Now that you have a general idea of what your pond measurements should be and where you can get good quality Koi fish for the best price, let’s discover the 8 steps that will guide you throughout the pond building process:
Step 1: Forward Planning
When deciding on your pond’s placement, you must take into consideration any obstacle that might hinder the process and cause you trouble once the construction works would have begun, trees with heavy root systems and electrical lines should be avoided at all costs.
Make sure the site is accessible and would fit all the materials you will need for construction.
Also, since you’re planning to keep koi, the placement of the pond should be fully or partially exposed to the sun, so choose wisely.
Step 2: Design Your Pond
Draw a rough sketch of how you imagine the pond would be, try to come up with as many designs as you can, to have enough to choose from for your final plan.
Don’t hesitate to show it to others and ask for their opinions and advice, you never know where inspiration could come from.
Step 3: Outline Your Project
Before beginning any construction work, make sure to clear the site of any vegetation or furniture that might be in the way. With a rope, spray paint or a garden hose, start by mapping out your design drawing on the ground in real scale.
You can use these dimensions to get a glimpse of what you’re going to build prior to digging. Make sure to also mark where components of the pond like the skimmer, falls and filtration will be placed.
It’s an important step as it enables you to visualize and build anticipation for your project.
Step 4: Labor Work – Constructing The Pond
Begin excavation by digging tiers. The bottom tier should be at least 3 to 4 feet deep to accommodate fish over winter.
You can use a sturdy shovel, or, if you want to get the work done faster and more easily, you can rent a small excavator from your local rental place and start digging.
It’s extremely easy to operate, and will also allow you to re-locate your soil by loading its wheelbarrows. In which case, the same soil could be used to cover the pond skimmer, pre-filter, aeration and other installation you don’t want in your aesthetics. Isn’t that amazing?
Step 5: Place Your Equipment
Set up the filtration system box right next to the koi pond. Dig it into the ground slightly. Install the individual parts in the pond as per the installation directions.

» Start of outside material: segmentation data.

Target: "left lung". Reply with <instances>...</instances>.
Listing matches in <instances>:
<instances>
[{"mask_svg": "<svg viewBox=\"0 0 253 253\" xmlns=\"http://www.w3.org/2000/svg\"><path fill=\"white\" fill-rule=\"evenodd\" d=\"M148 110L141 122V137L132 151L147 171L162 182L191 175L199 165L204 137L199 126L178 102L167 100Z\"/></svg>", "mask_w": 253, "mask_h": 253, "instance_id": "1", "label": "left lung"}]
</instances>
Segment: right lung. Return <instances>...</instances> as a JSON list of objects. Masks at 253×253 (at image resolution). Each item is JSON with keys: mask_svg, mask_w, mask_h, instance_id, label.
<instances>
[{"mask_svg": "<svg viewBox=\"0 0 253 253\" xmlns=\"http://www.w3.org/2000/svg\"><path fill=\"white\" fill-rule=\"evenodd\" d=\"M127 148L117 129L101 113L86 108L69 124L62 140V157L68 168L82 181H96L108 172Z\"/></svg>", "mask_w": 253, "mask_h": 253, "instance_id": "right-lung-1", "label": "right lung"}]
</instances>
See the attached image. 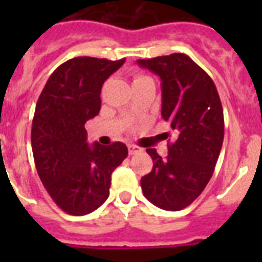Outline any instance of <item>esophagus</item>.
I'll list each match as a JSON object with an SVG mask.
<instances>
[{
  "mask_svg": "<svg viewBox=\"0 0 262 262\" xmlns=\"http://www.w3.org/2000/svg\"><path fill=\"white\" fill-rule=\"evenodd\" d=\"M127 149H129V155H136V154H139V152L143 151L141 148L136 147V145H129V147H127Z\"/></svg>",
  "mask_w": 262,
  "mask_h": 262,
  "instance_id": "1",
  "label": "esophagus"
}]
</instances>
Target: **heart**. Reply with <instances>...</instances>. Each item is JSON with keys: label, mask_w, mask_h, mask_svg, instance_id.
I'll list each match as a JSON object with an SVG mask.
<instances>
[{"label": "heart", "mask_w": 262, "mask_h": 262, "mask_svg": "<svg viewBox=\"0 0 262 262\" xmlns=\"http://www.w3.org/2000/svg\"><path fill=\"white\" fill-rule=\"evenodd\" d=\"M145 77H147V76H137V77L135 79V81H137V80H141V79H145Z\"/></svg>", "instance_id": "1"}]
</instances>
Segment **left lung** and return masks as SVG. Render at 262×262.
<instances>
[{"instance_id": "8db88e82", "label": "left lung", "mask_w": 262, "mask_h": 262, "mask_svg": "<svg viewBox=\"0 0 262 262\" xmlns=\"http://www.w3.org/2000/svg\"><path fill=\"white\" fill-rule=\"evenodd\" d=\"M137 63L162 80V117L178 135L164 159L147 149L154 167L141 178V189L156 207L181 211L203 193L213 174L224 139L223 107L211 77L186 54Z\"/></svg>"}]
</instances>
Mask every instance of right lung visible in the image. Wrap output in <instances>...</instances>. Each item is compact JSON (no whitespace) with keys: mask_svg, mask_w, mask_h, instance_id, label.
Wrapping results in <instances>:
<instances>
[{"mask_svg":"<svg viewBox=\"0 0 262 262\" xmlns=\"http://www.w3.org/2000/svg\"><path fill=\"white\" fill-rule=\"evenodd\" d=\"M125 62L77 57L59 65L39 96L31 130L35 166L63 212L83 216L110 194L111 174L127 156L122 143H87L85 122L100 111L103 83Z\"/></svg>","mask_w":262,"mask_h":262,"instance_id":"obj_1","label":"right lung"}]
</instances>
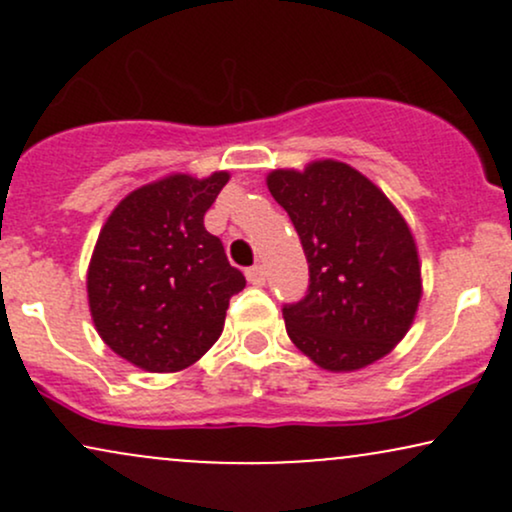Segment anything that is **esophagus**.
Here are the masks:
<instances>
[{"mask_svg": "<svg viewBox=\"0 0 512 512\" xmlns=\"http://www.w3.org/2000/svg\"><path fill=\"white\" fill-rule=\"evenodd\" d=\"M245 276L252 286H262L264 284V267L262 264H252V267L245 269Z\"/></svg>", "mask_w": 512, "mask_h": 512, "instance_id": "esophagus-1", "label": "esophagus"}]
</instances>
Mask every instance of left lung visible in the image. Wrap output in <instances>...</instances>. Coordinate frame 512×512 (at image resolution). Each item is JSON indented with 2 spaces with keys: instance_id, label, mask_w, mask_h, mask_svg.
<instances>
[{
  "instance_id": "1",
  "label": "left lung",
  "mask_w": 512,
  "mask_h": 512,
  "mask_svg": "<svg viewBox=\"0 0 512 512\" xmlns=\"http://www.w3.org/2000/svg\"><path fill=\"white\" fill-rule=\"evenodd\" d=\"M267 185L308 260V291L281 308L291 342L327 370L383 358L407 334L421 298L419 255L399 211L337 161L274 170Z\"/></svg>"
}]
</instances>
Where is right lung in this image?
<instances>
[{
  "label": "right lung",
  "mask_w": 512,
  "mask_h": 512,
  "mask_svg": "<svg viewBox=\"0 0 512 512\" xmlns=\"http://www.w3.org/2000/svg\"><path fill=\"white\" fill-rule=\"evenodd\" d=\"M228 173L170 175L139 187L105 221L91 267L88 305L117 356L151 373H173L219 339L245 276L204 228Z\"/></svg>",
  "instance_id": "add662e5"
}]
</instances>
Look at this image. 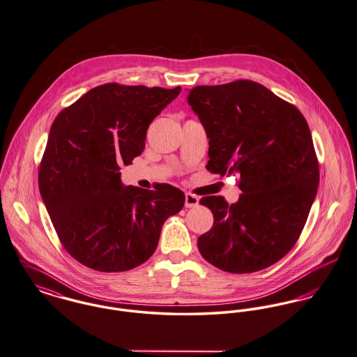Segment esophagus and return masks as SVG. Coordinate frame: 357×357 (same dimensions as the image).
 <instances>
[{"label":"esophagus","instance_id":"obj_1","mask_svg":"<svg viewBox=\"0 0 357 357\" xmlns=\"http://www.w3.org/2000/svg\"><path fill=\"white\" fill-rule=\"evenodd\" d=\"M198 204H199V198L197 195L190 194V192L186 194V199H185L186 208H195V206H198Z\"/></svg>","mask_w":357,"mask_h":357}]
</instances>
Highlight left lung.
Segmentation results:
<instances>
[{
  "instance_id": "left-lung-1",
  "label": "left lung",
  "mask_w": 357,
  "mask_h": 357,
  "mask_svg": "<svg viewBox=\"0 0 357 357\" xmlns=\"http://www.w3.org/2000/svg\"><path fill=\"white\" fill-rule=\"evenodd\" d=\"M188 102L209 137L213 174H238L236 204L201 198L214 224L198 250L214 267L231 273L264 270L298 241L313 205L319 168L303 114L263 84L238 79L195 86Z\"/></svg>"
}]
</instances>
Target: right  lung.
<instances>
[{
  "instance_id": "obj_1",
  "label": "right lung",
  "mask_w": 357,
  "mask_h": 357,
  "mask_svg": "<svg viewBox=\"0 0 357 357\" xmlns=\"http://www.w3.org/2000/svg\"><path fill=\"white\" fill-rule=\"evenodd\" d=\"M179 93L181 86L101 84L52 123L39 190L64 250L86 267L121 273L143 264L165 221L183 208V191L171 185L144 190L120 179V167L146 147L149 124Z\"/></svg>"
}]
</instances>
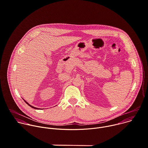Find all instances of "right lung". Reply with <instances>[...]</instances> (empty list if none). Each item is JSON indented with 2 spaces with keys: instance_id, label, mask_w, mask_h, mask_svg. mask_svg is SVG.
<instances>
[{
  "instance_id": "add662e5",
  "label": "right lung",
  "mask_w": 148,
  "mask_h": 148,
  "mask_svg": "<svg viewBox=\"0 0 148 148\" xmlns=\"http://www.w3.org/2000/svg\"><path fill=\"white\" fill-rule=\"evenodd\" d=\"M24 101L26 102V103H27V104H28L29 106H31V108H34V109H39V108H36V107H34V106H33L31 105H30V104H29V103H28L26 101H25V100H24Z\"/></svg>"
}]
</instances>
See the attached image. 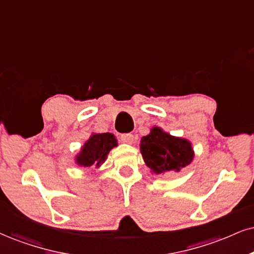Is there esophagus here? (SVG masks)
<instances>
[{"mask_svg":"<svg viewBox=\"0 0 254 254\" xmlns=\"http://www.w3.org/2000/svg\"><path fill=\"white\" fill-rule=\"evenodd\" d=\"M121 141L124 143H127V145H133L134 135L133 134H124V135H121Z\"/></svg>","mask_w":254,"mask_h":254,"instance_id":"esophagus-1","label":"esophagus"}]
</instances>
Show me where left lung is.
Listing matches in <instances>:
<instances>
[{
    "instance_id": "8db88e82",
    "label": "left lung",
    "mask_w": 254,
    "mask_h": 254,
    "mask_svg": "<svg viewBox=\"0 0 254 254\" xmlns=\"http://www.w3.org/2000/svg\"><path fill=\"white\" fill-rule=\"evenodd\" d=\"M140 152L151 173L162 177L168 173H179L192 164L194 159V149L190 140L171 135L158 126L152 127L148 135L141 137Z\"/></svg>"
}]
</instances>
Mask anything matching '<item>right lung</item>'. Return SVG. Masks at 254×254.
I'll return each mask as SVG.
<instances>
[{
	"label": "right lung",
	"instance_id": "add662e5",
	"mask_svg": "<svg viewBox=\"0 0 254 254\" xmlns=\"http://www.w3.org/2000/svg\"><path fill=\"white\" fill-rule=\"evenodd\" d=\"M114 147H118V140L114 134L92 133L80 148V152L75 155V164L80 167L95 166V168H100Z\"/></svg>",
	"mask_w": 254,
	"mask_h": 254
}]
</instances>
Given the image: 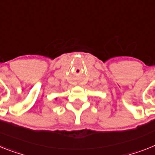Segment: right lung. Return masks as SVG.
Returning <instances> with one entry per match:
<instances>
[{
  "mask_svg": "<svg viewBox=\"0 0 155 155\" xmlns=\"http://www.w3.org/2000/svg\"><path fill=\"white\" fill-rule=\"evenodd\" d=\"M55 99H57V98H55Z\"/></svg>",
  "mask_w": 155,
  "mask_h": 155,
  "instance_id": "obj_1",
  "label": "right lung"
}]
</instances>
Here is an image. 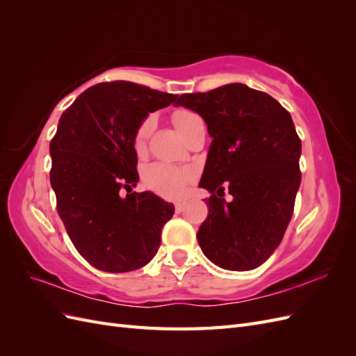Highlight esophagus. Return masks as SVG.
I'll return each mask as SVG.
<instances>
[{"label": "esophagus", "mask_w": 356, "mask_h": 356, "mask_svg": "<svg viewBox=\"0 0 356 356\" xmlns=\"http://www.w3.org/2000/svg\"><path fill=\"white\" fill-rule=\"evenodd\" d=\"M186 209V203H177L175 204V211L179 213V212H182Z\"/></svg>", "instance_id": "1"}]
</instances>
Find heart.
Listing matches in <instances>:
<instances>
[{"label": "heart", "mask_w": 356, "mask_h": 356, "mask_svg": "<svg viewBox=\"0 0 356 356\" xmlns=\"http://www.w3.org/2000/svg\"><path fill=\"white\" fill-rule=\"evenodd\" d=\"M199 115L190 110H178L174 114V123L181 135H184L190 126L199 120ZM154 127L153 117H148L139 126L135 135L134 145L138 149H143L147 139ZM144 184L153 190L157 195L166 199H179L186 193L187 184L193 179V174L187 169H178L166 163H154L144 170Z\"/></svg>", "instance_id": "b5f03b06"}]
</instances>
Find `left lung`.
Wrapping results in <instances>:
<instances>
[{
  "mask_svg": "<svg viewBox=\"0 0 356 356\" xmlns=\"http://www.w3.org/2000/svg\"><path fill=\"white\" fill-rule=\"evenodd\" d=\"M175 106L202 115L212 138L199 182L211 193L197 232L202 252L225 270H252L282 242L294 212L301 141L293 118L270 95L242 83L184 93ZM224 186L232 202L222 199Z\"/></svg>",
  "mask_w": 356,
  "mask_h": 356,
  "instance_id": "left-lung-1",
  "label": "left lung"
}]
</instances>
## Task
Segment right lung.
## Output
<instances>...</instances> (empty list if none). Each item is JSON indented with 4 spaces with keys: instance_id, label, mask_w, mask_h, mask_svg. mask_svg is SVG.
<instances>
[{
    "instance_id": "right-lung-1",
    "label": "right lung",
    "mask_w": 356,
    "mask_h": 356,
    "mask_svg": "<svg viewBox=\"0 0 356 356\" xmlns=\"http://www.w3.org/2000/svg\"><path fill=\"white\" fill-rule=\"evenodd\" d=\"M175 99L131 81L99 83L59 118L50 143L58 213L80 255L102 272H131L152 261L175 212L152 191H132L139 179L136 131L148 113Z\"/></svg>"
}]
</instances>
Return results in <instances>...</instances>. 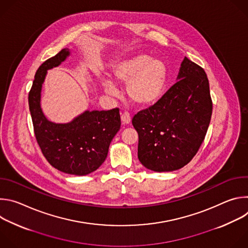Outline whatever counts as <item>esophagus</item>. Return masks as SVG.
<instances>
[{
    "label": "esophagus",
    "instance_id": "esophagus-1",
    "mask_svg": "<svg viewBox=\"0 0 248 248\" xmlns=\"http://www.w3.org/2000/svg\"><path fill=\"white\" fill-rule=\"evenodd\" d=\"M121 120H122L123 124H128L130 123V121H131V117H130L129 113L124 112V113H123V114H122V116H121Z\"/></svg>",
    "mask_w": 248,
    "mask_h": 248
}]
</instances>
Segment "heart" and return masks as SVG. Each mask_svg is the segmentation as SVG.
<instances>
[{
	"label": "heart",
	"instance_id": "b5f03b06",
	"mask_svg": "<svg viewBox=\"0 0 248 248\" xmlns=\"http://www.w3.org/2000/svg\"><path fill=\"white\" fill-rule=\"evenodd\" d=\"M116 83L126 85V94L136 106L147 108L161 98L166 82L167 68L165 64L152 60L146 54H138L118 62L112 70ZM105 91L115 95L117 89L110 81L103 84Z\"/></svg>",
	"mask_w": 248,
	"mask_h": 248
}]
</instances>
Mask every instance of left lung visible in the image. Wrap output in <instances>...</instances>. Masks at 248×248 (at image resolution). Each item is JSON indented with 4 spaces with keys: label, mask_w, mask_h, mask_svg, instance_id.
<instances>
[{
    "label": "left lung",
    "mask_w": 248,
    "mask_h": 248,
    "mask_svg": "<svg viewBox=\"0 0 248 248\" xmlns=\"http://www.w3.org/2000/svg\"><path fill=\"white\" fill-rule=\"evenodd\" d=\"M178 79L156 104L132 118L138 159L154 171H171L189 163L211 121L213 104L205 70L186 57Z\"/></svg>",
    "instance_id": "obj_1"
}]
</instances>
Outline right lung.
<instances>
[{
    "label": "right lung",
    "instance_id": "right-lung-1",
    "mask_svg": "<svg viewBox=\"0 0 248 248\" xmlns=\"http://www.w3.org/2000/svg\"><path fill=\"white\" fill-rule=\"evenodd\" d=\"M68 55V49H62L39 66L28 104L34 134L46 160L62 172L85 175L96 170L107 157L111 141L121 127L120 109L86 111L68 124H54L46 119L40 98L47 70L61 64Z\"/></svg>",
    "mask_w": 248,
    "mask_h": 248
}]
</instances>
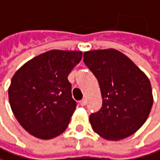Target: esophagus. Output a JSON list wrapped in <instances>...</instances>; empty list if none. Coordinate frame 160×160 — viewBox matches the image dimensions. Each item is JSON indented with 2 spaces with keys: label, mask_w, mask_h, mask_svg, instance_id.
<instances>
[{
  "label": "esophagus",
  "mask_w": 160,
  "mask_h": 160,
  "mask_svg": "<svg viewBox=\"0 0 160 160\" xmlns=\"http://www.w3.org/2000/svg\"><path fill=\"white\" fill-rule=\"evenodd\" d=\"M79 105H81L82 107L85 106V105H86V99H82V100L79 101Z\"/></svg>",
  "instance_id": "34e87169"
}]
</instances>
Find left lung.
<instances>
[{
  "label": "left lung",
  "instance_id": "obj_1",
  "mask_svg": "<svg viewBox=\"0 0 160 160\" xmlns=\"http://www.w3.org/2000/svg\"><path fill=\"white\" fill-rule=\"evenodd\" d=\"M83 62L97 77L103 99L100 111L89 117L94 131L108 141L134 134L145 123L153 106L148 77L114 48L85 51Z\"/></svg>",
  "mask_w": 160,
  "mask_h": 160
}]
</instances>
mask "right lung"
Wrapping results in <instances>:
<instances>
[{
	"label": "right lung",
	"instance_id": "1",
	"mask_svg": "<svg viewBox=\"0 0 160 160\" xmlns=\"http://www.w3.org/2000/svg\"><path fill=\"white\" fill-rule=\"evenodd\" d=\"M81 50L52 49L35 56L14 74L8 88L11 110L31 135L50 140L67 128L76 110L67 77Z\"/></svg>",
	"mask_w": 160,
	"mask_h": 160
}]
</instances>
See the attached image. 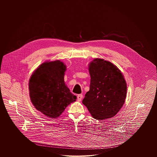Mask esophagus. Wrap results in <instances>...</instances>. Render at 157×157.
<instances>
[{"mask_svg": "<svg viewBox=\"0 0 157 157\" xmlns=\"http://www.w3.org/2000/svg\"><path fill=\"white\" fill-rule=\"evenodd\" d=\"M82 97H83V95H82V94L78 95V96H77V100H78V101H81L82 100Z\"/></svg>", "mask_w": 157, "mask_h": 157, "instance_id": "esophagus-1", "label": "esophagus"}]
</instances>
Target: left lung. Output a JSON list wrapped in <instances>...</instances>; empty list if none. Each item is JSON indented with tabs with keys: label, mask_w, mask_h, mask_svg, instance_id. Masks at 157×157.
I'll return each mask as SVG.
<instances>
[{
	"label": "left lung",
	"mask_w": 157,
	"mask_h": 157,
	"mask_svg": "<svg viewBox=\"0 0 157 157\" xmlns=\"http://www.w3.org/2000/svg\"><path fill=\"white\" fill-rule=\"evenodd\" d=\"M90 90L82 103L93 118L103 121L113 117L127 95V83L120 69L109 61L97 58L89 65Z\"/></svg>",
	"instance_id": "left-lung-1"
}]
</instances>
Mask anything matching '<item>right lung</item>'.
<instances>
[{
	"instance_id": "add662e5",
	"label": "right lung",
	"mask_w": 157,
	"mask_h": 157,
	"mask_svg": "<svg viewBox=\"0 0 157 157\" xmlns=\"http://www.w3.org/2000/svg\"><path fill=\"white\" fill-rule=\"evenodd\" d=\"M66 66L59 60L45 62L31 76L29 82L32 103L46 117H59L65 108L75 102L74 95L64 82Z\"/></svg>"
}]
</instances>
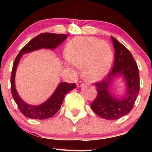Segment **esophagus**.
Returning <instances> with one entry per match:
<instances>
[{
	"label": "esophagus",
	"instance_id": "34e87169",
	"mask_svg": "<svg viewBox=\"0 0 152 152\" xmlns=\"http://www.w3.org/2000/svg\"><path fill=\"white\" fill-rule=\"evenodd\" d=\"M84 86V83H83L82 82H79L78 83H77V87H83Z\"/></svg>",
	"mask_w": 152,
	"mask_h": 152
}]
</instances>
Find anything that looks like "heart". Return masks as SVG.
Listing matches in <instances>:
<instances>
[{
	"mask_svg": "<svg viewBox=\"0 0 152 152\" xmlns=\"http://www.w3.org/2000/svg\"><path fill=\"white\" fill-rule=\"evenodd\" d=\"M64 66L82 69L83 78L96 82L104 77L110 69L114 53L111 46L98 38L77 37L69 42L66 48Z\"/></svg>",
	"mask_w": 152,
	"mask_h": 152,
	"instance_id": "heart-1",
	"label": "heart"
}]
</instances>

Place and backfill both the skimmer and the spillway. Roughout the placement of the flex pipe, and the pressurized filter (usually in behind the falls).
Step 6: Line Your Pond
You can purchase a tough plastic or rubber pond liner, preferably a one-piece to prevent the pond from leaking, from any home improvement or landscaping supplier.
Follow the manufacturer’s directions to install the liner. Have some people help you roll it out over the pond while making sure it overlaps the edges by at least 3 feet so that it can be secured in place.
Place large stones and rocks over the liner to cover it completely, leaving only about 1 foot of the liner exposed, this will help prevent rainwater from getting into the pond.
For some extra protection, you can dig a 3-inch-high ridge around the edge of the rocks while making sure that the liner reaches onto the ridge.
Step 7: Add The Water
Using a garden hose, fill the pond with water and add de-chlorinator and starter beneficial bacteria if the water isn’t fresh. Run pumps and filtration to make sure everything runs smoothly.
Run the necessary water quality tests (pH, KH, Ammonia and Nitrite) to see if your pond is ready to host the fish, make sure to run the same tests again a day or two after the fish are in the pond.
Note that Koi thrive best in a temperature around 18 °C (65 °F), so you need to measure the temperature of your pond regularly with a thermometer.
Step 8: Add The Koi
Once the water temperature is adequate, usually after a few days, you can proceed to add the Koi and plants. Give the fish some time to get used to the pond water and adjust to the new environment before taking it out of its plastic bag.
Don’t leave it under direct sunlight to prevent the koi from overheating, simply place a towel over the bag if there’s no shade.
And voilà – your brand new Koi Pond is complete!